Goal of the exercise:
Copy out every one of the records below word for word, changing and leaving out nothing.
— begin —
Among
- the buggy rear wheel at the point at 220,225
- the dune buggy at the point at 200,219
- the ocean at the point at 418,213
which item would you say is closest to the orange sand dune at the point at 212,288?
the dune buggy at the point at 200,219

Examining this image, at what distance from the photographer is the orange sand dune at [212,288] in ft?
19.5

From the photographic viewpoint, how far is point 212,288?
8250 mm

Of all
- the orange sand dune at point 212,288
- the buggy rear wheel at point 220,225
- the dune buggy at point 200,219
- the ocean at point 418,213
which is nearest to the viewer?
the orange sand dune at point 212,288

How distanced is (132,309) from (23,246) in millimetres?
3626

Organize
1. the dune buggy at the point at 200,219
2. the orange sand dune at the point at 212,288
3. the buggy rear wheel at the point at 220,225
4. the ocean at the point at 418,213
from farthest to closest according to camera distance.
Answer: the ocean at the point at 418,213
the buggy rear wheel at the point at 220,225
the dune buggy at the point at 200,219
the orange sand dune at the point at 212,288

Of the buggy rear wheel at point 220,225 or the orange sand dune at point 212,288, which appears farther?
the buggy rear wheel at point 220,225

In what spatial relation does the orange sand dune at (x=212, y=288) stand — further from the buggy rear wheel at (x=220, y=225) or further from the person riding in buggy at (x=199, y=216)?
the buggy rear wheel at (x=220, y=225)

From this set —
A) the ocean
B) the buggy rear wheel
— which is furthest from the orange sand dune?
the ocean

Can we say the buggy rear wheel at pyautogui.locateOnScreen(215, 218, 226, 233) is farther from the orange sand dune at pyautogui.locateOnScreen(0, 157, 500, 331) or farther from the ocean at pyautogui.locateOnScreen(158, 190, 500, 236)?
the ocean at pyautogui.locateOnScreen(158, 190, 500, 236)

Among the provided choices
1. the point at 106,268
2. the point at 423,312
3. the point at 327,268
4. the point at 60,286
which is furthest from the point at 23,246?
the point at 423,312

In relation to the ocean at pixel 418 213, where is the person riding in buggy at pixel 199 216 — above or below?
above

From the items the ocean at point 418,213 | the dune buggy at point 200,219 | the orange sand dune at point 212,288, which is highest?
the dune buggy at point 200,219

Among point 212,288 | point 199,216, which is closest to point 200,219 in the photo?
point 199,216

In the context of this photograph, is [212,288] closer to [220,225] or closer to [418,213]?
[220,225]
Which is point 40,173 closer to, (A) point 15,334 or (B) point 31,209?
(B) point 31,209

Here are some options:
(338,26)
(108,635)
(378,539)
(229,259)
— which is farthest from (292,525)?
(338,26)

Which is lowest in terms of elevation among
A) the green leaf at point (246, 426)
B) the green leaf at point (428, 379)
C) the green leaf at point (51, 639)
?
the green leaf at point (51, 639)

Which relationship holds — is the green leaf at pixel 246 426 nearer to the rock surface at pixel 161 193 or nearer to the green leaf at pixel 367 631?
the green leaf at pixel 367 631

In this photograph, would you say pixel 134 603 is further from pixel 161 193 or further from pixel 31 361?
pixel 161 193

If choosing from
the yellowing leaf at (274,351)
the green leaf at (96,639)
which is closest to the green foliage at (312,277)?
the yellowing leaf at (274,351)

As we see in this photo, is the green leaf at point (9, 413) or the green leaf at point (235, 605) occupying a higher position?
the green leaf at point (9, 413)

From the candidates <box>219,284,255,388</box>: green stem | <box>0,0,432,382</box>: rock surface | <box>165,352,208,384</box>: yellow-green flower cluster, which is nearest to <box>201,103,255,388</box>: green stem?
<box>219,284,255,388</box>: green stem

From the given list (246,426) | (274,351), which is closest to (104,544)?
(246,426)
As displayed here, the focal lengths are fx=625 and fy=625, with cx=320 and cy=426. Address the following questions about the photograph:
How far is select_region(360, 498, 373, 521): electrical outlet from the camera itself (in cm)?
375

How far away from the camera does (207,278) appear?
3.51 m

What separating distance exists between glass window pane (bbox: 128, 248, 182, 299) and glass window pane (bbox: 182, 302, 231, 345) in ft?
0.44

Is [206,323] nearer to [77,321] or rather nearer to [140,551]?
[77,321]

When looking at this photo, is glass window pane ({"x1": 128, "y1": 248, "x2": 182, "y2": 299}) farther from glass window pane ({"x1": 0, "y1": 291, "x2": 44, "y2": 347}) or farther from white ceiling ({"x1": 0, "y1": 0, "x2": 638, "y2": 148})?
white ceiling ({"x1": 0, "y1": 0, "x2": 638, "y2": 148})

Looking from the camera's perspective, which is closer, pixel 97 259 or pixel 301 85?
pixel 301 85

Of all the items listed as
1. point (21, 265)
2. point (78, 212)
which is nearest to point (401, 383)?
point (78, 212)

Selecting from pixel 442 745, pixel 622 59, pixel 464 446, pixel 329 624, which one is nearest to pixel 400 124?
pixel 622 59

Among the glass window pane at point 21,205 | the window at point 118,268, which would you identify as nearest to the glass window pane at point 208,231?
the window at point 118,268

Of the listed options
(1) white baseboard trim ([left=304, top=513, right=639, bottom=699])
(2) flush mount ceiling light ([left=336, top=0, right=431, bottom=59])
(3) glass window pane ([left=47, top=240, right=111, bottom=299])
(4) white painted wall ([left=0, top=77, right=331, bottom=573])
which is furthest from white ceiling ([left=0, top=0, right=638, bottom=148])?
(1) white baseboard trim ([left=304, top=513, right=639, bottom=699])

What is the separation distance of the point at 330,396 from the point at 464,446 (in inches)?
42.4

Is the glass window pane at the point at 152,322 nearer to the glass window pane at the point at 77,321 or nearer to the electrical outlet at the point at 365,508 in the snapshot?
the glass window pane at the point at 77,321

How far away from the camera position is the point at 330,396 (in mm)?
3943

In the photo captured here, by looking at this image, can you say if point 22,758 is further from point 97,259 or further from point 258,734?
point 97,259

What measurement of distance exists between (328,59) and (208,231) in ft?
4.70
— end —
Exercise response:
Among
- the buggy rear wheel at the point at 220,225
- the dune buggy at the point at 200,219
- the ocean at the point at 418,213
which item would you say is closest to the orange sand dune at the point at 212,288?
the dune buggy at the point at 200,219

Examining this image, at what distance from the photographer is the orange sand dune at [212,288] in ft?
19.5

From the photographic viewpoint, how far is point 212,288?
8250 mm

Of all
- the orange sand dune at point 212,288
- the buggy rear wheel at point 220,225
- the dune buggy at point 200,219
- the ocean at point 418,213
which is nearest to the viewer?
the orange sand dune at point 212,288

How distanced is (132,309) from (23,246) in millimetres?
3626

Organize
1. the dune buggy at the point at 200,219
2. the orange sand dune at the point at 212,288
3. the buggy rear wheel at the point at 220,225
4. the ocean at the point at 418,213
from farthest to closest according to camera distance.
Answer: the ocean at the point at 418,213
the buggy rear wheel at the point at 220,225
the dune buggy at the point at 200,219
the orange sand dune at the point at 212,288

Of the buggy rear wheel at point 220,225 or the orange sand dune at point 212,288, which appears farther?
the buggy rear wheel at point 220,225

In what spatial relation does the orange sand dune at (x=212, y=288) stand — further from the buggy rear wheel at (x=220, y=225) or further from the person riding in buggy at (x=199, y=216)?
the buggy rear wheel at (x=220, y=225)

From this set —
A) the ocean
B) the buggy rear wheel
— which is furthest from the orange sand dune?
the ocean

Can we say the buggy rear wheel at pyautogui.locateOnScreen(215, 218, 226, 233) is farther from the orange sand dune at pyautogui.locateOnScreen(0, 157, 500, 331) or farther from the ocean at pyautogui.locateOnScreen(158, 190, 500, 236)?
the ocean at pyautogui.locateOnScreen(158, 190, 500, 236)

Among the provided choices
1. the point at 106,268
2. the point at 423,312
3. the point at 327,268
4. the point at 60,286
which is furthest from the point at 23,246?
the point at 423,312

In relation to the ocean at pixel 418 213, where is the person riding in buggy at pixel 199 216 — above or below?
above

From the items the ocean at point 418,213 | the dune buggy at point 200,219 | the orange sand dune at point 212,288, which is highest?
the dune buggy at point 200,219

Among point 212,288 | point 199,216, which is closest to point 200,219 in the photo?
point 199,216

In the context of this photograph, is [212,288] closer to [220,225] or closer to [418,213]?
[220,225]
Which is point 40,173 closer to, (A) point 15,334 or (B) point 31,209?
(B) point 31,209

Here are some options:
(338,26)
(108,635)
(378,539)
(229,259)
— which is farthest from (292,525)?
(338,26)

Which is lowest in terms of elevation among
A) the green leaf at point (246, 426)
B) the green leaf at point (428, 379)
C) the green leaf at point (51, 639)
?
the green leaf at point (51, 639)

Which relationship holds — is the green leaf at pixel 246 426 nearer to the rock surface at pixel 161 193 or nearer to the green leaf at pixel 367 631?
the green leaf at pixel 367 631

In this photograph, would you say pixel 134 603 is further from pixel 161 193 or further from pixel 31 361?
pixel 161 193

If choosing from
the yellowing leaf at (274,351)
the green leaf at (96,639)
which is closest to the green foliage at (312,277)?
the yellowing leaf at (274,351)

As we see in this photo, is the green leaf at point (9, 413) or the green leaf at point (235, 605) occupying a higher position?
the green leaf at point (9, 413)

From the candidates <box>219,284,255,388</box>: green stem | <box>0,0,432,382</box>: rock surface | <box>165,352,208,384</box>: yellow-green flower cluster, which is nearest to <box>201,103,255,388</box>: green stem?
<box>219,284,255,388</box>: green stem

From the given list (246,426) | (274,351), which is closest to (104,544)?
(246,426)
As displayed here, the focal lengths are fx=625 and fy=625, with cx=320 and cy=426. Address the following questions about the photograph:
How far is select_region(360, 498, 373, 521): electrical outlet from the camera itself (in cm)?
375

How far away from the camera does (207,278) appear?
3.51 m

What separating distance exists between glass window pane (bbox: 128, 248, 182, 299) and glass window pane (bbox: 182, 302, 231, 345) in ft?
0.44

Is [206,323] nearer to [77,321] or rather nearer to [140,551]?
[77,321]

When looking at this photo, is glass window pane ({"x1": 128, "y1": 248, "x2": 182, "y2": 299}) farther from glass window pane ({"x1": 0, "y1": 291, "x2": 44, "y2": 347}) or farther from white ceiling ({"x1": 0, "y1": 0, "x2": 638, "y2": 148})?
white ceiling ({"x1": 0, "y1": 0, "x2": 638, "y2": 148})

Looking from the camera's perspective, which is closer, pixel 97 259 or pixel 301 85?
pixel 301 85

Of all the items listed as
1. point (21, 265)
2. point (78, 212)
which is nearest to point (401, 383)?
point (78, 212)

Selecting from pixel 442 745, pixel 622 59, pixel 464 446, pixel 329 624, which one is nearest to pixel 400 124?
pixel 622 59

Among the glass window pane at point 21,205 | the window at point 118,268, which would you identify as nearest to the glass window pane at point 208,231?
the window at point 118,268

Of the listed options
(1) white baseboard trim ([left=304, top=513, right=639, bottom=699])
(2) flush mount ceiling light ([left=336, top=0, right=431, bottom=59])
(3) glass window pane ([left=47, top=240, right=111, bottom=299])
(4) white painted wall ([left=0, top=77, right=331, bottom=573])
which is furthest from white ceiling ([left=0, top=0, right=638, bottom=148])?
(1) white baseboard trim ([left=304, top=513, right=639, bottom=699])

What is the separation distance of the point at 330,396 from the point at 464,446 (in inches)?
42.4

Is the glass window pane at the point at 152,322 nearer to the glass window pane at the point at 77,321 or nearer to the electrical outlet at the point at 365,508 in the snapshot?
the glass window pane at the point at 77,321

How far away from the camera position is the point at 330,396 (in mm)?
3943

In the photo captured here, by looking at this image, can you say if point 22,758 is further from point 97,259 or further from point 258,734?
point 97,259

What measurement of distance exists between (328,59) and (208,231) in ft?
4.70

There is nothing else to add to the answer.